Violence erupted on the streets of Barcelona on Sunday for the sixth day in a row as protesters gathered to condemn the jailing of controversial rapper Pablo Hasel.
Hasel, 33, was detained last Tuesday at the University of Lleida following a tense 24-hour stand-off with anti-riot police.
He had fled to the college in a last-ditch bid to avoid a nine-month prison term for glorifying terrorist violence and slandering the monarchy in his music and in posts on social media.
Hasel was sentenced under the 2015 Public Security Law, brought in by Spain’s previous conservative government. Supporters of Mr Hasel and critics of the law say it suppresses free speech.
Spain’s current leftwing coalition government has said it will review the law following a series of controversial arrests.
Sunday’s demonstrations started peacefully but descended into ugly scenes as darkness fell, with youths launching rocks, bottles, firecrackers and bins at officers in several areas of the Catalonia capital.
Five people were arrested for robbing shops and a police officer was injured, according to a Twitter post by the Mossos d’Esquadra, the Catalan regional police force. About 1,000 demonstrators gathered in the city, local police said.

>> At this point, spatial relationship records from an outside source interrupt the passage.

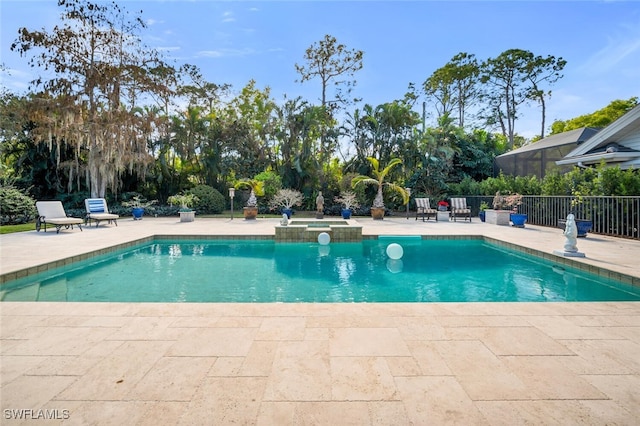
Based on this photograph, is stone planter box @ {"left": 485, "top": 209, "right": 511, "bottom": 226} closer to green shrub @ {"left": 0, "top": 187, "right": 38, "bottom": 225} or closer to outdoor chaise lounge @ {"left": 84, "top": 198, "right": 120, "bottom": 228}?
outdoor chaise lounge @ {"left": 84, "top": 198, "right": 120, "bottom": 228}

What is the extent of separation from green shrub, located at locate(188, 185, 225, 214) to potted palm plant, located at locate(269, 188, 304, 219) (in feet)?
8.90

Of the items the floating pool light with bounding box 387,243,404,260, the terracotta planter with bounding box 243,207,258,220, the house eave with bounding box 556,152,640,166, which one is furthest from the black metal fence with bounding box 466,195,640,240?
the terracotta planter with bounding box 243,207,258,220

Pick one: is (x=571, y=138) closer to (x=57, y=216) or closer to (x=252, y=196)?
(x=252, y=196)

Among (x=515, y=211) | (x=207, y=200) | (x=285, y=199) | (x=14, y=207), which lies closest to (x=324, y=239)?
(x=515, y=211)

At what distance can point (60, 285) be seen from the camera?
4988 millimetres

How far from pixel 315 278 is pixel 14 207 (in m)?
11.8

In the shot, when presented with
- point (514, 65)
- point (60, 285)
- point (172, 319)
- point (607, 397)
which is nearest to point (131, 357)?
point (172, 319)

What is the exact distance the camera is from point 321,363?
2.24 meters

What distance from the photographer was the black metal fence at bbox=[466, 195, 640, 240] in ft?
26.0

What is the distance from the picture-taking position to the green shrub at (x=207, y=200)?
16.8 meters

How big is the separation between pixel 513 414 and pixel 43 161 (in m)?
20.5

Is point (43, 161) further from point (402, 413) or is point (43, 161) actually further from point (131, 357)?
point (402, 413)

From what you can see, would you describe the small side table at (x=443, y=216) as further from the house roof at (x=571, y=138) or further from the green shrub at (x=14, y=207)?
the green shrub at (x=14, y=207)

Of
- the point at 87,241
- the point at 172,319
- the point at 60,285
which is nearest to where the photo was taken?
the point at 172,319
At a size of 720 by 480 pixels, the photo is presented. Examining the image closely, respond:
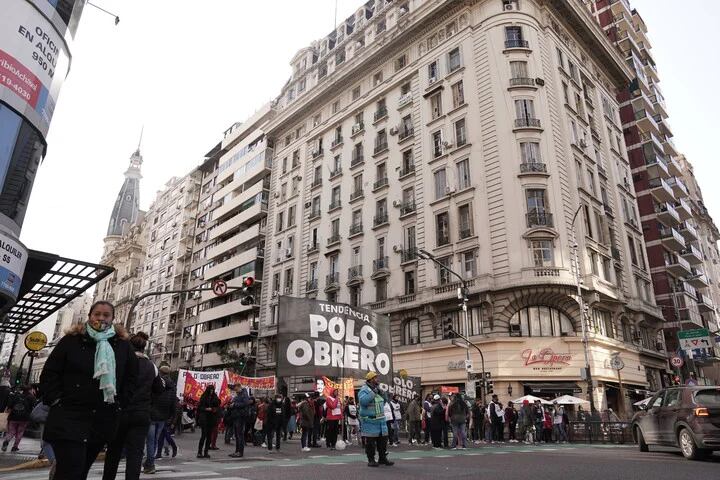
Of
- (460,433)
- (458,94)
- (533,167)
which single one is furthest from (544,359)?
(458,94)

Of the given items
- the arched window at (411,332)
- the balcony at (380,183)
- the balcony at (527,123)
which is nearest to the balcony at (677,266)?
the balcony at (527,123)

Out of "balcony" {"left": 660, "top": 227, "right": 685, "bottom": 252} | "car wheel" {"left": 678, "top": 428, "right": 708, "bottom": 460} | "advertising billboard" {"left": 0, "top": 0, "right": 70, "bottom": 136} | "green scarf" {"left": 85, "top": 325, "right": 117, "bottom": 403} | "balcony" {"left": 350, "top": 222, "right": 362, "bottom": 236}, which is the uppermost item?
"balcony" {"left": 660, "top": 227, "right": 685, "bottom": 252}

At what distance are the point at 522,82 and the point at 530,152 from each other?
16.0ft

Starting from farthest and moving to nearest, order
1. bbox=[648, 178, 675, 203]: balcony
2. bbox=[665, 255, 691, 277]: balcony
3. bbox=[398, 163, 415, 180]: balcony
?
bbox=[648, 178, 675, 203]: balcony → bbox=[665, 255, 691, 277]: balcony → bbox=[398, 163, 415, 180]: balcony

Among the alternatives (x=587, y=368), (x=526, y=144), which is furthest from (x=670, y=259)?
(x=587, y=368)

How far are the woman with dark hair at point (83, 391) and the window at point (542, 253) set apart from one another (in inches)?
1061

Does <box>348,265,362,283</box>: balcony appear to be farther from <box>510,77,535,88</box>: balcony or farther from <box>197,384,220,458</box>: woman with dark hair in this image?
<box>197,384,220,458</box>: woman with dark hair

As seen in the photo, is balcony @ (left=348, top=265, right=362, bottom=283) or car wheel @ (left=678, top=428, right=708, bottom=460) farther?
balcony @ (left=348, top=265, right=362, bottom=283)

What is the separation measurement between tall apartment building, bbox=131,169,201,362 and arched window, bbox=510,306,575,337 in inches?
1817

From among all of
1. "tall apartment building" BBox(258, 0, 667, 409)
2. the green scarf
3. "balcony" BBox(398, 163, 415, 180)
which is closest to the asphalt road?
the green scarf

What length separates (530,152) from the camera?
103 feet

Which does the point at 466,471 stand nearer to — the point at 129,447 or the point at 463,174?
the point at 129,447

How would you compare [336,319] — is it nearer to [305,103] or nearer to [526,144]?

Protesters had looted shops on Saturday on Barcelona’s most prestigious shopping street, Passeig de Gracia, while also smashing windows in the Palau de la Musica concert hall.

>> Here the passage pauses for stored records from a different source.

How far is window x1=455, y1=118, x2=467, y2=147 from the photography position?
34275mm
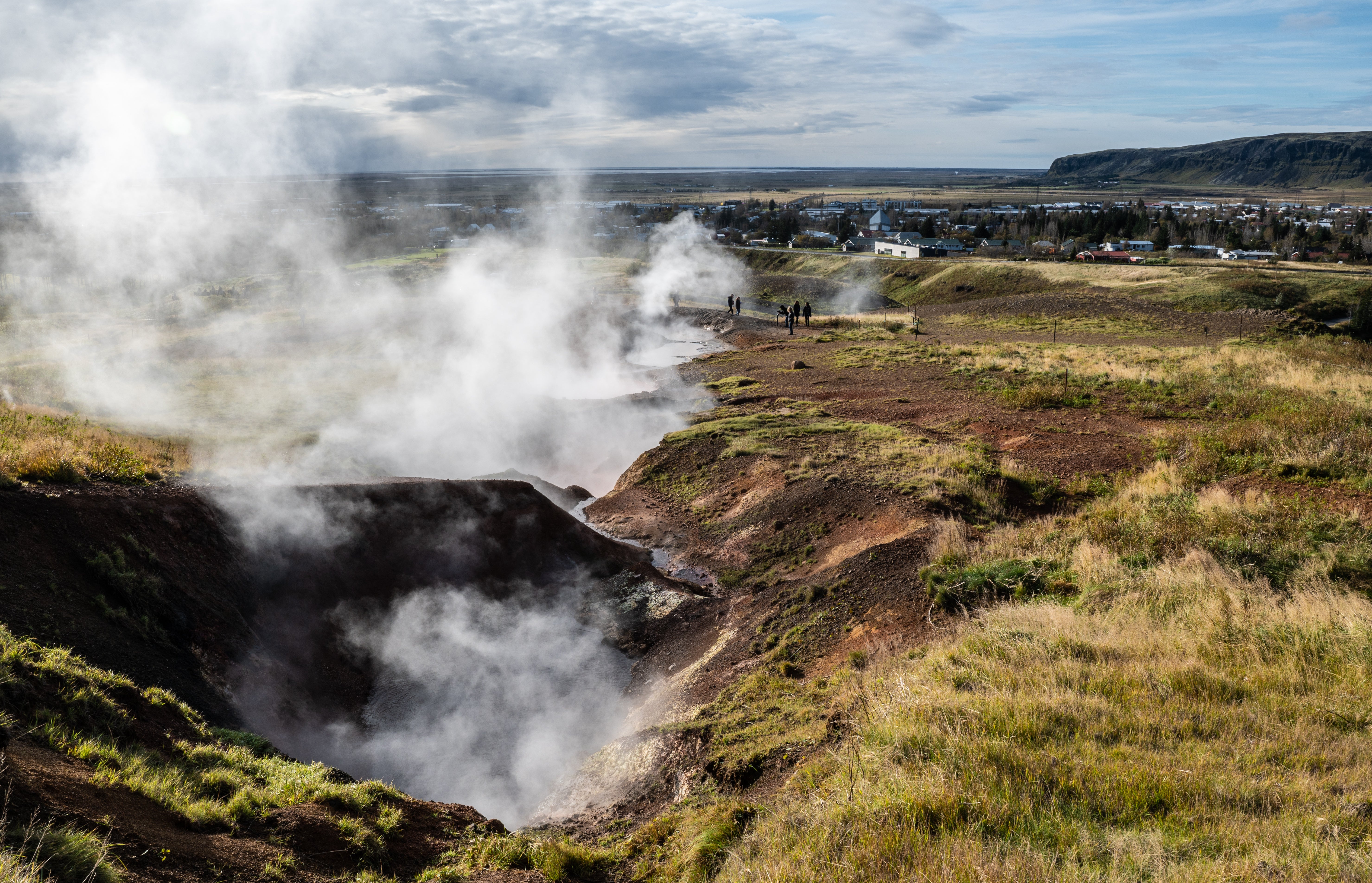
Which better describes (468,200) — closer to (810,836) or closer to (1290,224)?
(1290,224)

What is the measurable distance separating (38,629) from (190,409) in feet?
61.2

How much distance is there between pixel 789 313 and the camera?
50.4 metres

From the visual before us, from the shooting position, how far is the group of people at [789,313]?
165 feet

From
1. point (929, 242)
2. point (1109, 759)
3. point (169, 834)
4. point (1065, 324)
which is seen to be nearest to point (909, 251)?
point (929, 242)

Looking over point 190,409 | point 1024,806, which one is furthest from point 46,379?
point 1024,806

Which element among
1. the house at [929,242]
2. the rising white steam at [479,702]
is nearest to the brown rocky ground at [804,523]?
the rising white steam at [479,702]

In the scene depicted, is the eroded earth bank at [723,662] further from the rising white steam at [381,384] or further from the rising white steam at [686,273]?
the rising white steam at [686,273]

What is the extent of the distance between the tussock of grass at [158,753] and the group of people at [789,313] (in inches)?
1761

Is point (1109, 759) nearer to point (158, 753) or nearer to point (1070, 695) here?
point (1070, 695)

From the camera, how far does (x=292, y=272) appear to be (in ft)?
198

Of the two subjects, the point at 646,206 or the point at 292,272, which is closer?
the point at 292,272

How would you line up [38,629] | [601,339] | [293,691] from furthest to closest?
[601,339]
[293,691]
[38,629]

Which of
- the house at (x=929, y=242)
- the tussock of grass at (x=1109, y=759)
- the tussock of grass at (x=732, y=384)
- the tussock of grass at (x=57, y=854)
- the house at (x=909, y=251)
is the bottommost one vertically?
the tussock of grass at (x=732, y=384)

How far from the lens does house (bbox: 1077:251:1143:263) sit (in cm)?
7462
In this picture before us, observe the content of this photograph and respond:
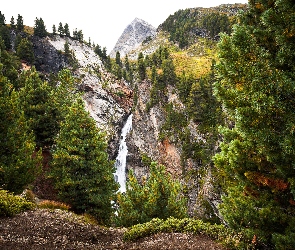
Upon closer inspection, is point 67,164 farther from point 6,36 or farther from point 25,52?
point 6,36

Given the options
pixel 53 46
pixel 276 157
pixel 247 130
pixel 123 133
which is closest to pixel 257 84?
pixel 247 130

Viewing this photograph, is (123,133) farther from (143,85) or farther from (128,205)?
(128,205)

Five nights of trashed shops and burned containers has caused 900,000 euros ($1.09 million) in damages in Barcelona, the city council said.
“Apart from the economic damage, we have suffered damage to the image of Barcelona as a welcoming and peaceful city,” Luis Sans, president of the Association of Friends of Passeig de Gracia, told El Pais newspaper.
More than 95 people have been arrested across Catalonia and in other Spanish cities since Hasel was arrested and jailed.
One woman lost an eye during clashes in Barcelona last week, triggering calls from politicians to investigate police tactics.
Oscar-winning actor Javier Bardem was among artists, celebrities and politicians who called for a change in the law covering freedom of expression.
The Spanish government said last week it would scrap prison sentences for offences involving cases of freedom of speech.